Hero at the Fall by Alwyn Hamilton
Publication Date: March 6th, 2018
Pages: 463 (hardcover)
Genre: Young Adult Fantasy
My Goodreads Rating: 4 Stars

Goodreads Synopsis: When gunslinging Amani Al'Hiza escaped her dead-end town, she never imagined she'd join a revolution, let alone lead one. But after the bloodthirsty Sultan of Miraji imprisoned the Rebel Prince Ahmed in the mythical city of Eremot, she doesn't have a choice. Armed with only her revolver, her wits, and her untameable Demdji powers, Amani must rally her skeleton crew of rebels for a rescue mission through the unforgiving desert to a place that, according to maps, doesn't exist. As she watches those she loves most lay their lives on the line against ghouls and enemy soldiers, Amani questions whether she can be the leader they need or if she is leading them all to their deaths.

My Review: 
It's been a hot minute since I've actually had time to sit down and read a book, let alone write a review for one. I've been doing a lot of "ear reading" since school started in August. Mostly meaning I've been listening to books as I drive to and from school and while I've been training for a marathon (that's finally over, thank heavens). I've had this book sitting around for months and I finally got to pick it up after starting it forever ago. Part of me was dreading finishing it. I knew it was going to hurt, and I was afraid of just how bad it would.

The book picks up after the cliffhanger in the second book. You know, where we think the Rebel Prince was just been murdered and the rebellion lost. Well, the rebellion is kind of lost. Things aren't exactly grand under Amani's rule and there aren't many people of the rebellion left, to be honest. The group doesn't know who to trust, they don't have many supplies, and things are hard.

They make it work, though. Somehow. I liked the way that what was left of the group revolved around Amani. She's someone who came from nothing and, while she had a hard time, it was clear that the rebellion respected her.
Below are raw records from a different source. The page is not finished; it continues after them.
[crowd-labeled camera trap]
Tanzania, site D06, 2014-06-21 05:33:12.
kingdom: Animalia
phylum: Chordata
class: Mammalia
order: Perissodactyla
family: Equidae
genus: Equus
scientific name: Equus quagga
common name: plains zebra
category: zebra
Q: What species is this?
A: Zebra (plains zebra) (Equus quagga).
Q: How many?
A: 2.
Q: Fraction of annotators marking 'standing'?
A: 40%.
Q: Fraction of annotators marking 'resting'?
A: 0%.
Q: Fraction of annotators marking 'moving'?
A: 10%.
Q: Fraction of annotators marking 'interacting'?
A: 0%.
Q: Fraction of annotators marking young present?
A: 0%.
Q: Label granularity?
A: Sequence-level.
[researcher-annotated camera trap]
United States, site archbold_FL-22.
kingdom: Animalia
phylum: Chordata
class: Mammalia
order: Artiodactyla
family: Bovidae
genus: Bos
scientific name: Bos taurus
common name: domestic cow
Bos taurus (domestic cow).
Their trials were hard. The battles were harder. So many people were lost, in this book alone, that it was starting to feel kind of bleak toward the end. I loved how much Amani grew from the first book in the series to this one. Though she was still young, she became such a leader in the rebellion. She learned to sacrifice for others, not just herself.
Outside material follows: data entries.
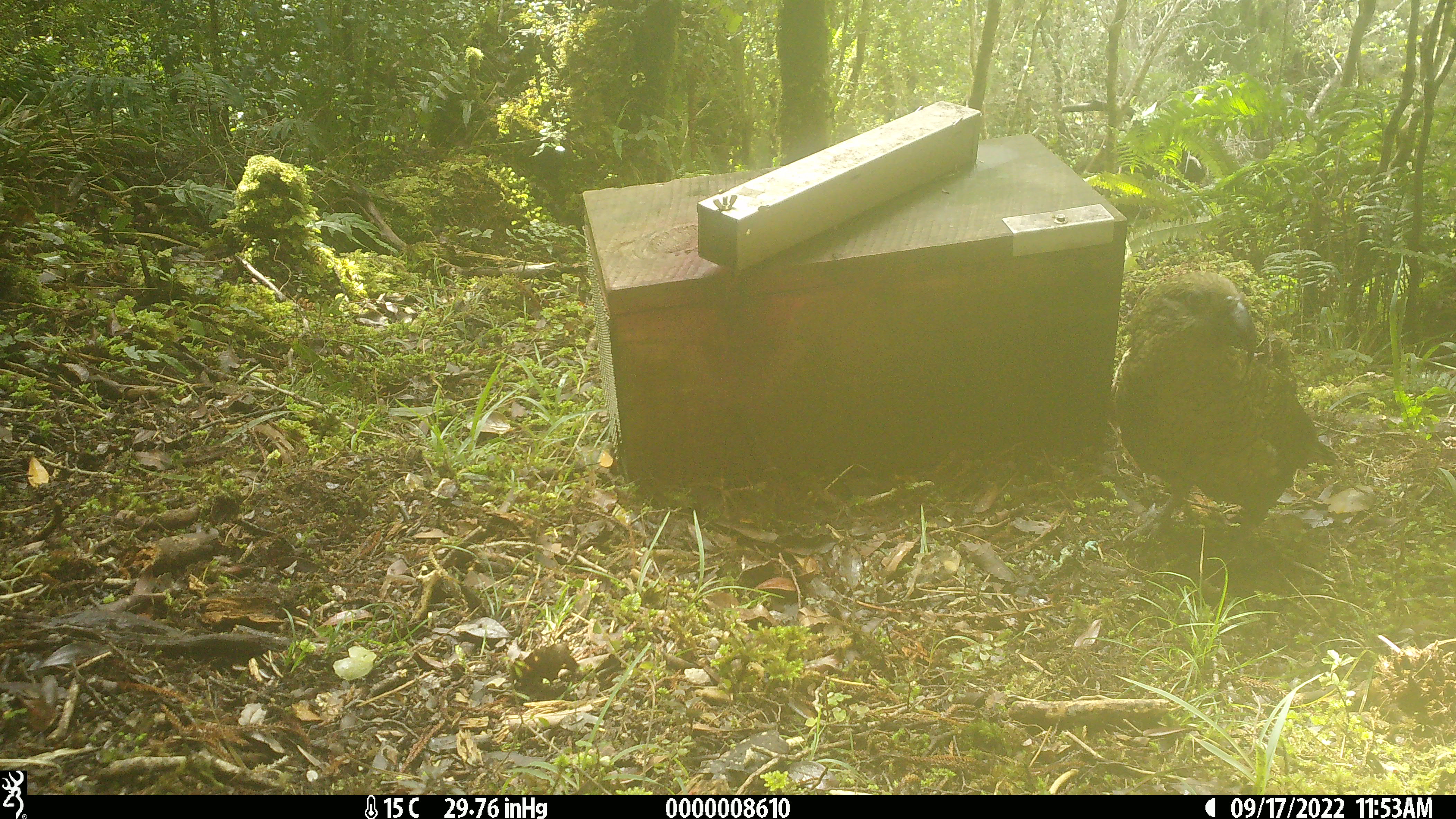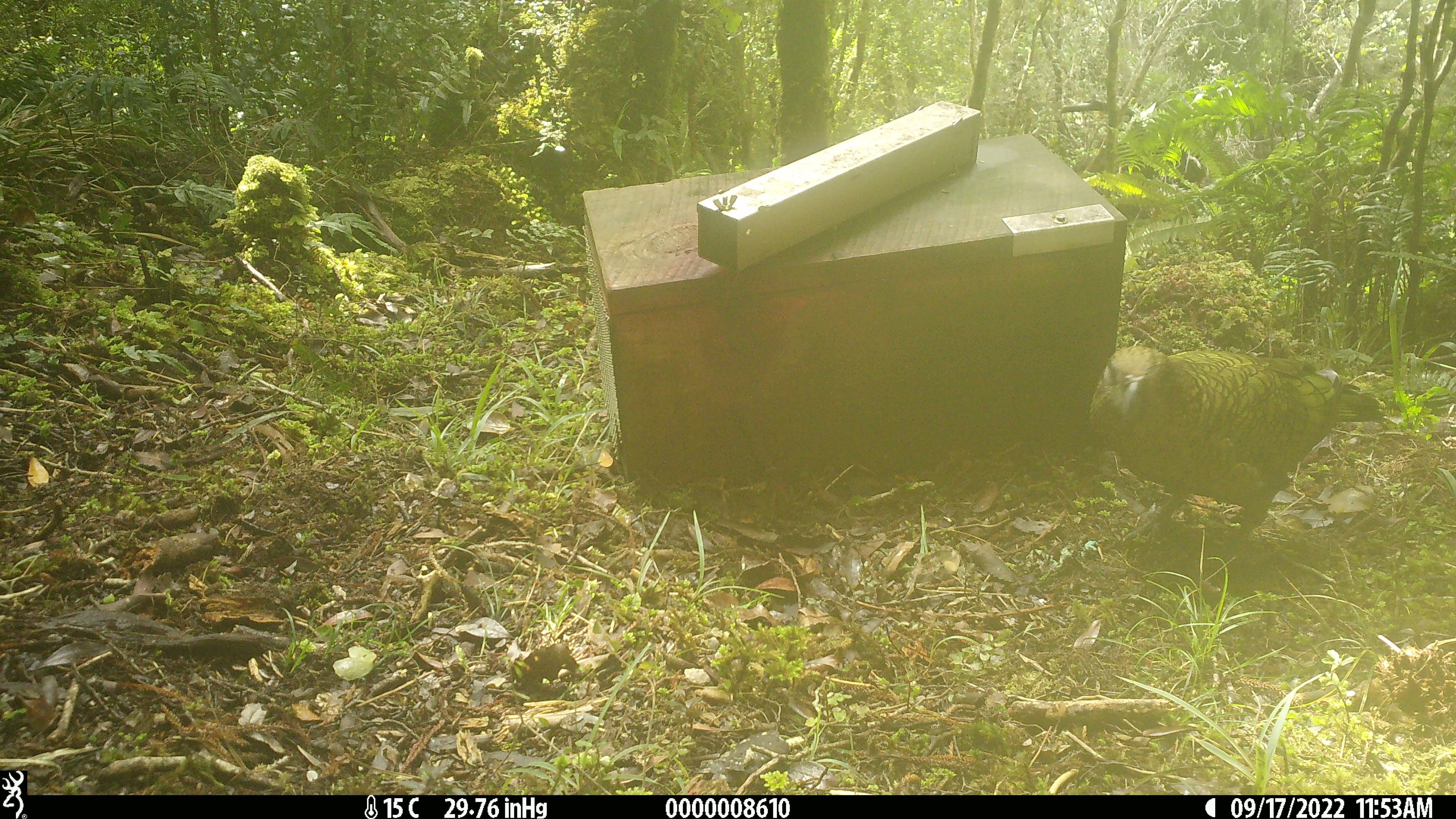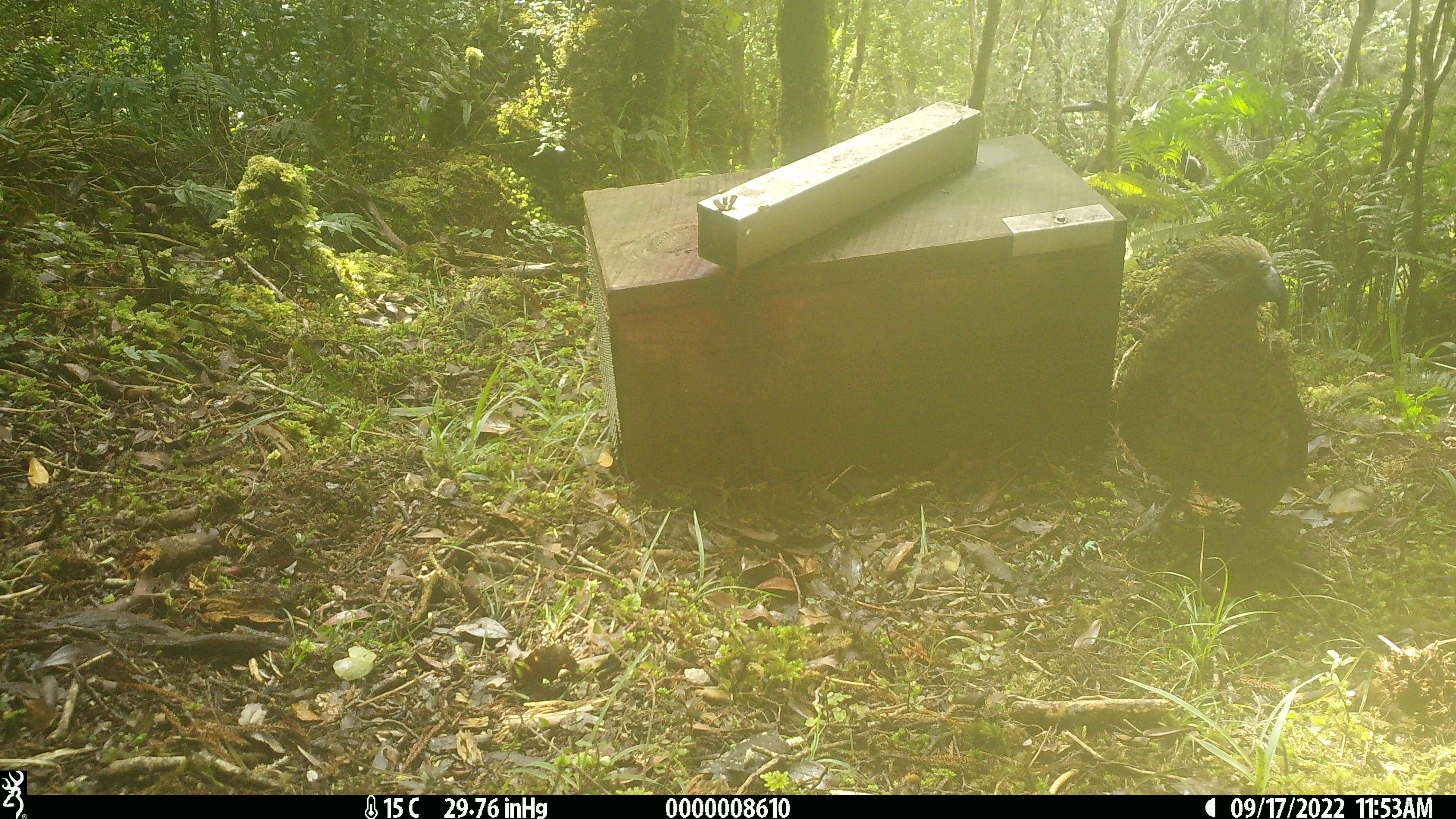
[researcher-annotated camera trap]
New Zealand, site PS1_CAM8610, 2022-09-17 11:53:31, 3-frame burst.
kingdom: Animalia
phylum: Chordata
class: Aves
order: Psittaciformes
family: Strigopidae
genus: Nestor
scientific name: Nestor notabilis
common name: kea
And y'all...don't even get me started on Jin. Like, as is he wasn't swoon-worthy enough in the other books! The way their relationship grew and kind of came to a peak in this book was perfect for them.

The ending was as I expected it would be. I loved the little stories that were mixed in with the regular chapters. They were a nice little extra to what "might've been".

A good ending to a good series. (Though I could always go for more Jin.)